We can see that periodic-only pattern does not work well on Haikou dataset. However, with the dual temporal gated branches, the error decreases greatly. When the periodic interval is set as a week, the model performs best, which indicates that data at the same time on “every Friday” have more significance to the prediction.

Effect of multi-graph construction To study the effect of multi-graph construction in spatial correlation modeling, several variants of DTG-MGCN were evaluated by removing different graphs from the model. Considering the neighborhood graph is the basic correlation of graph modeling in geographical study, we mainly remove the other two graphs. The results are shown in Table 7. Both the functional similarities graph and the landscape similarities graph have positive effects to improve the predictions. Multi-graph construction successfully encoded the region-wise correlation in different aspects.

4.5 Visualization of demand prediction results

In order to give intuitive presentation, we randomly selected a weekday in Chengdu dataset and depicted the prediction results at different timestamps in Fig. 7. The transition from blue to red denotes the taxi demand goes from low to high. From the figure, observations can be drawn as follows.

Figure 7a shows the demand during 7:00-7:30 in the morning. People tend to transit to work during this period. Demands are low in most places except the business area Jianshe Road and residential area Sima Bridge.

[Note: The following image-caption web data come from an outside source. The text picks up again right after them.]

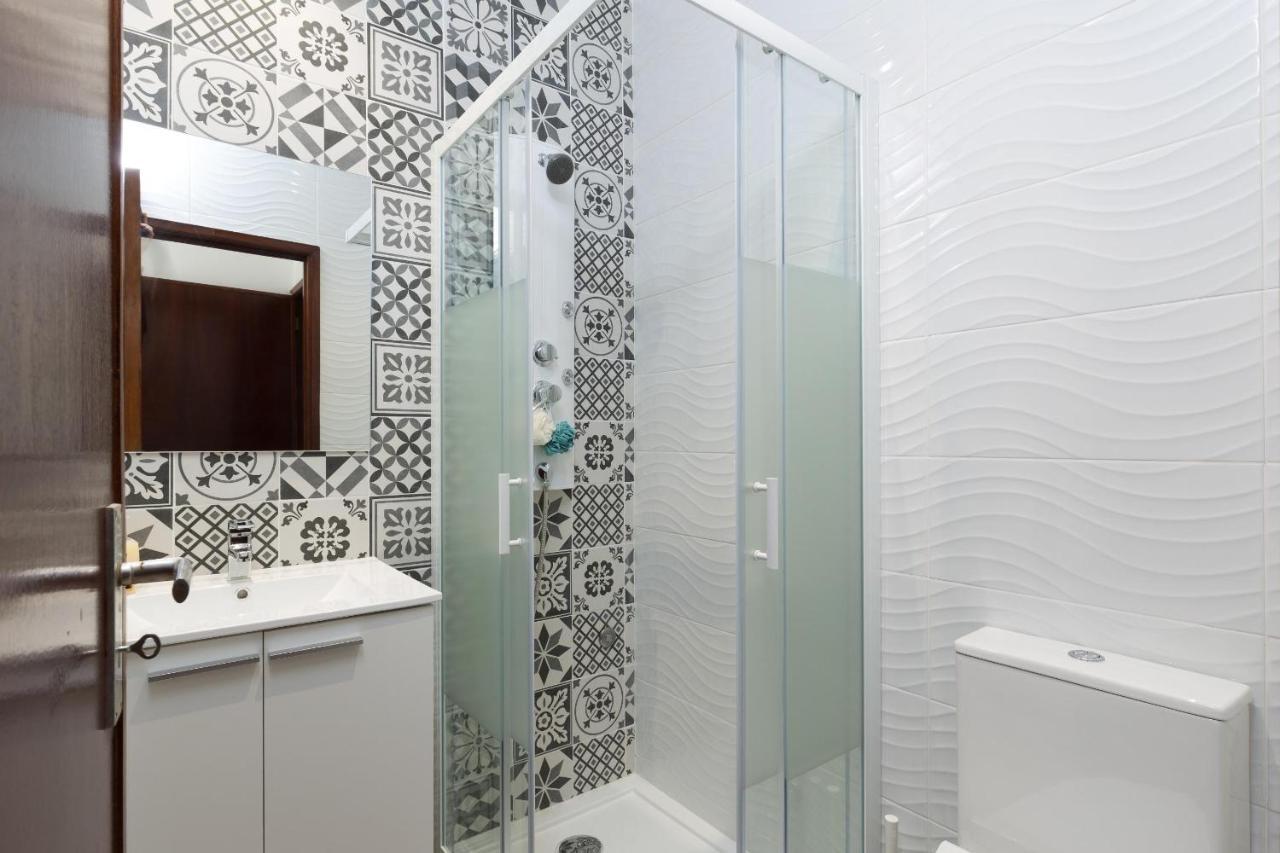 Moreira Hospedagem domiciliar Porto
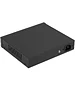 Коммутатор Digma DSP204G-1G-T80 L2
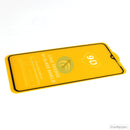 KÍNH CƯỜNG LỰC ĐT MI 7 FULL (20K)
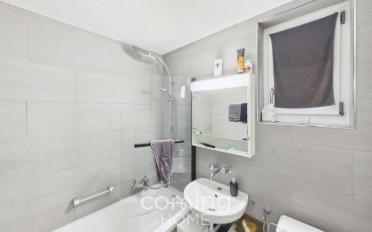 Wohnung 2.5 Zimmer - image - 9
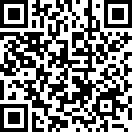 2022年01月急需一批设备竞争性谈判采购公告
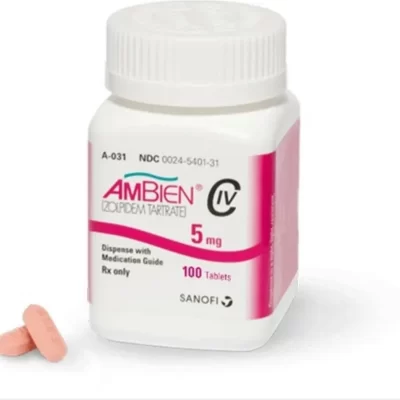 ambien-5-mg-1000x1000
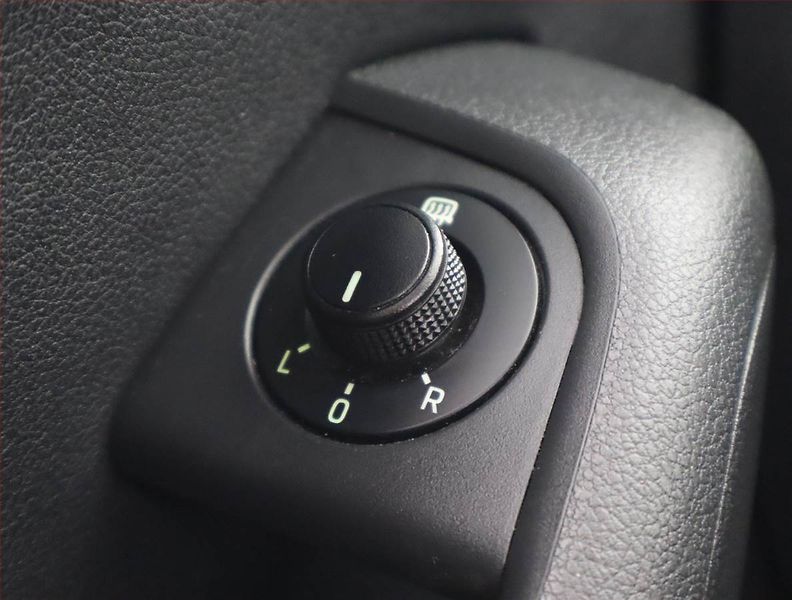 Škoda Octavia (2014) Style 1.6 TDI, Xenony - fotka 16 z 22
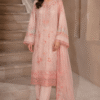ChatGPT Image Jun 1, 2026, 08_04_37 PM (1) Blush Noor Embroidered Ensemble (Unstitched)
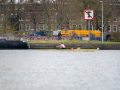 20250323-DSC_0666
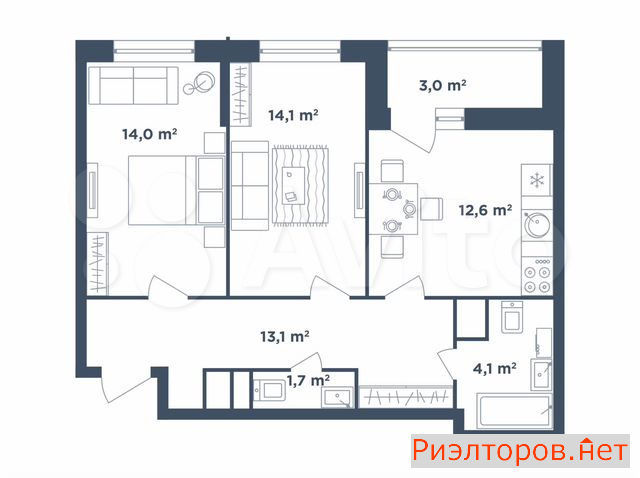 ������ �������� ���������� ����� 80�3 (���� �2)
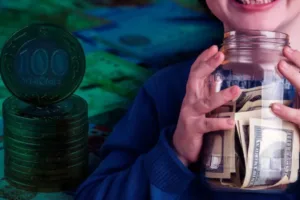 almost-7-million-young-kazakhstanis-participate-in-the-national-fund-for-children-program-7674b09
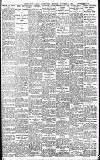 Birmingham Daily Gazette Thursday 02 November 1905 Page 5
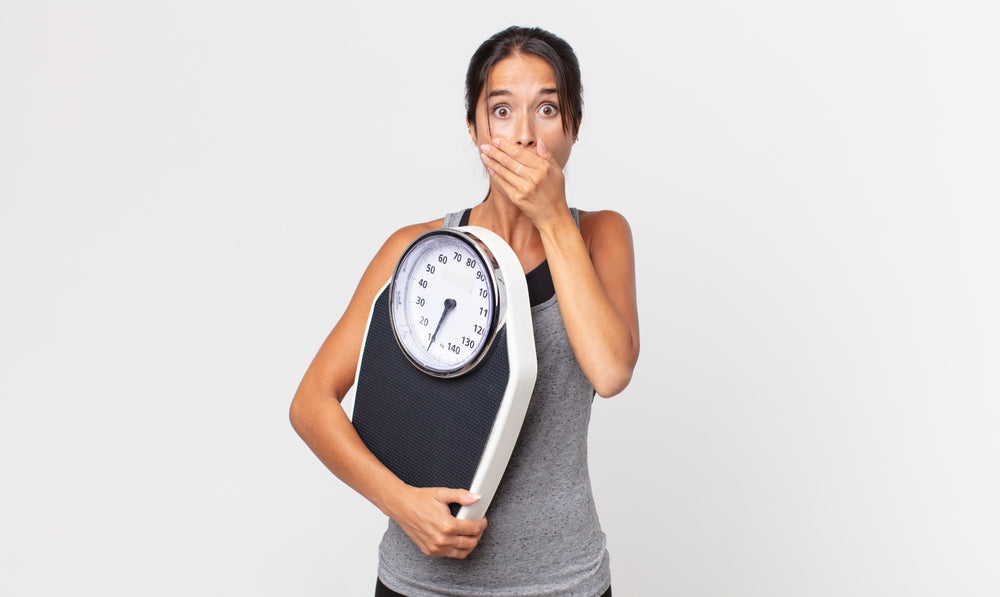 Semaglutide weight loss program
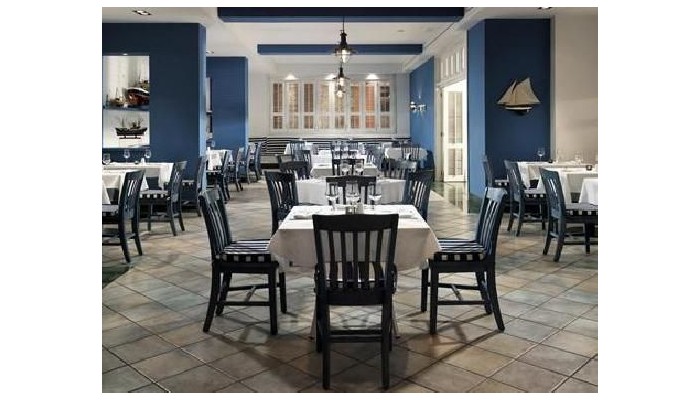 Aparthotel Marina Suites poza 6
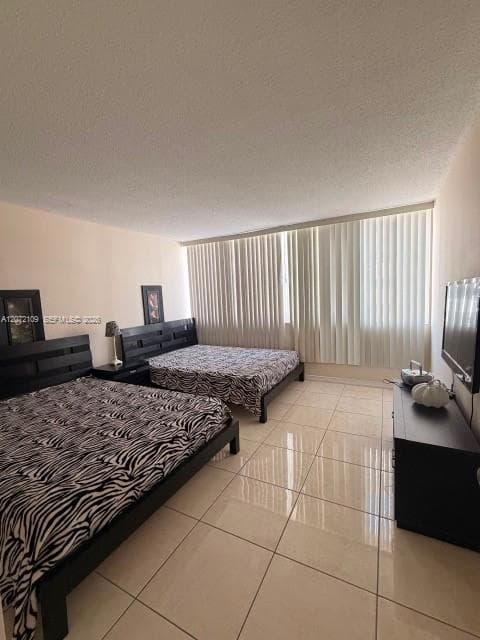 3140 S Ocean Dr # 309, Hallandale Beach FL 33009 - Hallandale Beach, FL - Photo 6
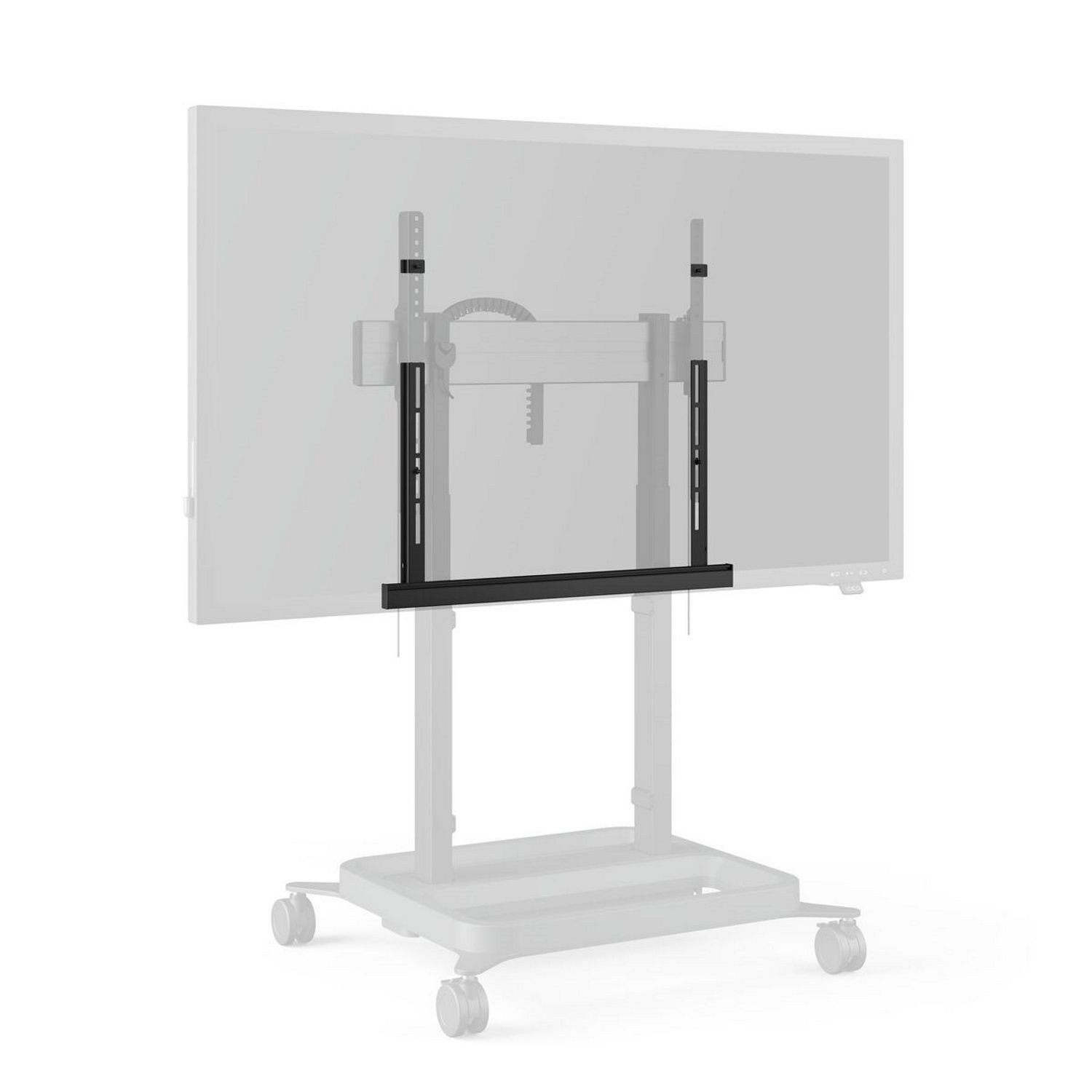Vogels-RISE-A111-Adapter-Display-Lift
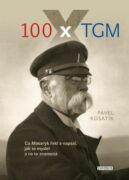 100 x TGM (e-kniha)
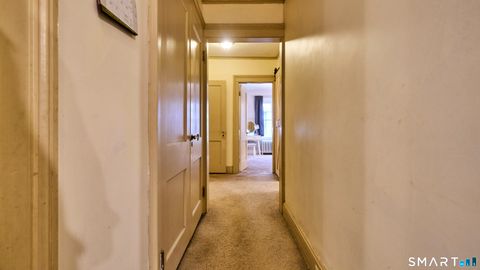 Tiny photo for 181 Buckingham Street, Waterbury, CT 06710 (MLS # 24162750)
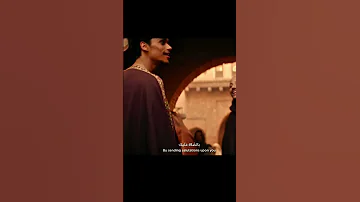 سأل دمعي شوقا ياحبيبي اليك فاض قلبي عشقا بالصلاة عليك صلوا على النبي 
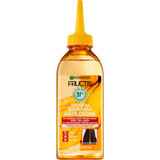 Garnier Fructis Liquid Conditioner for Dry Hair with Banana, 200 ml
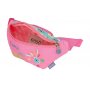 ENSO Torba oko struka 9124921 - slika 2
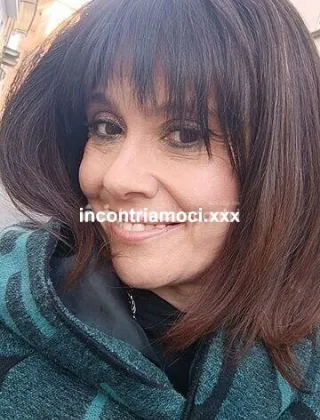 26 - Regina Del Piacere Escort Cuneo - 3488421382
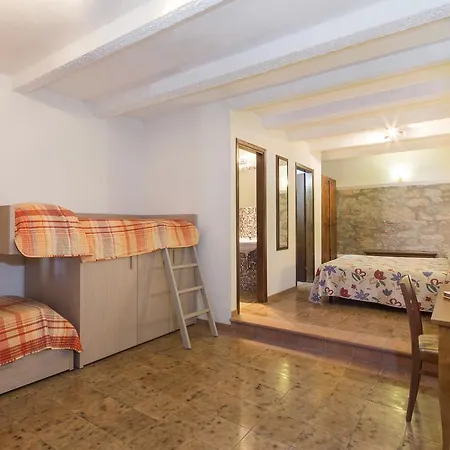 Hotel Rifugio Prategiano Montieri Exterior foto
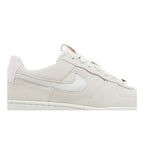 Nike Wmns Air Force 1 Pixel Light Bone Regal Pink – detail | Purekickz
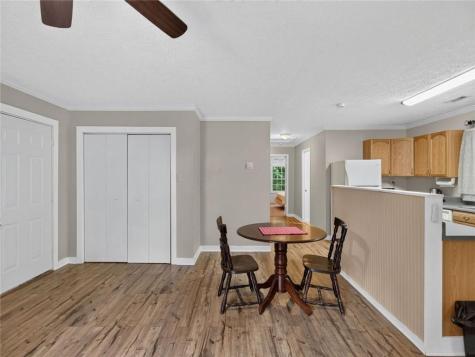 105 Whitestone Road North Talking Rock GA 30175
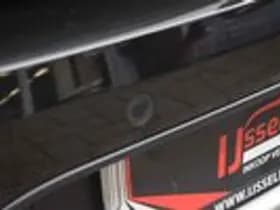 Dacia Sandero thumbnail 29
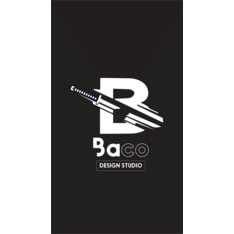bacodesignstudio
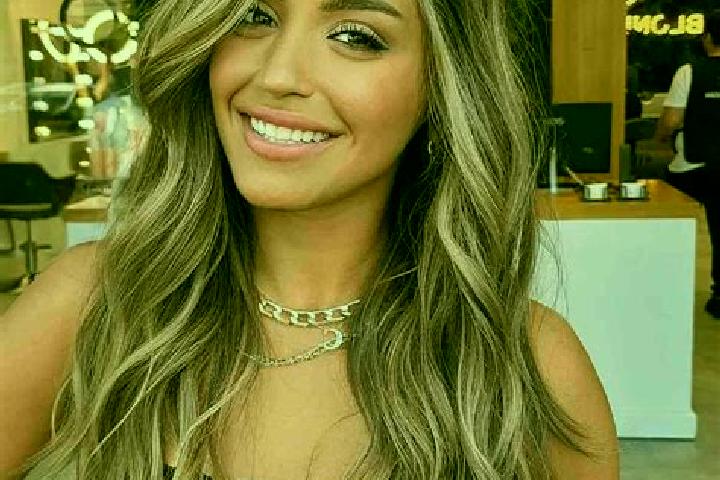 Jade, 38, a dark blonde dark-eyed latina companion based in Kosmonosy. Offering Roleplay, Deep French Kissing, CIM. Available for incall and outcall, day and...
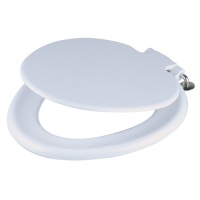 Commercial & Healthcare Toilet Seats - Notjusttaps.co.uk Commercial & Healthcare Toilet Seats - Notjusttaps.co.uk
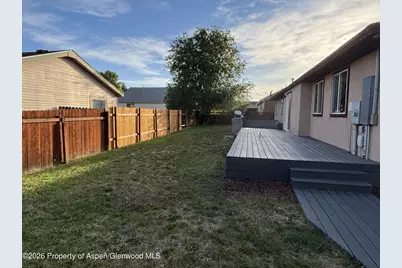 2038 Woodland Avenue, Craig, CO 81625 - Photo 17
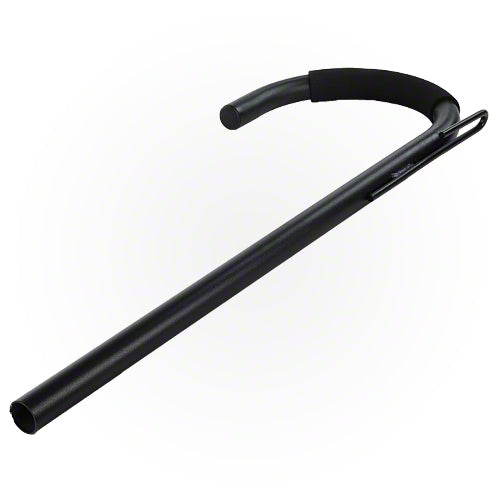 Covermate Left Handle - 100535 — Sunplay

Figure 7b shows the demand during 14:00-14:30 after lunch. Locals continue to leave for work or recreational activities. We can see the demands keep going higher in Jianshe Road and Sima Bridge; meanwhile, other places of the city are awaken. Demands in Chunxi Road, the well-known commercial pedestrian street, go higher sharply. And more request orders also appear in the area centered around Southwest Jiaotong University.

According to Fig. 7c, demands during 21:00–21:30 p.m. still remain a high level in Chunxi Road and Jianshe road. It can be inferred that people want to go home or relax themselves in entertainment areas after a long and difficult workday.

Fig. 7
figure 7

The visualization of demand prediction

5 Conclusion

In this paper, we introduced a deep learning model, DTG-MGCN, to model the spatiotemporal dependencies for taxi demand prediction. Using a fuzzy set method based on adaptive kernel density estimation, we defined the study units as places with specific semantic and humanistic experiences. The proposed model encoded different non-Euclidean correlations with graphs and better utilized the data periodicity with dual temporal gated branches. Experiments on two real-word datasets showed the effectiveness of our model comparing to several baselines. Taxi demand forecasting is crucial to efficient distribution of traffic resources for future smart cities. For future work, we plan to investigate more aspects including (1) evaluate the model with more time-related auxiliary data, such as weather and holiday events; (2) explore more possibilities in the graph correlation types; (3) extend the model for taxi origin–destination prediction problem.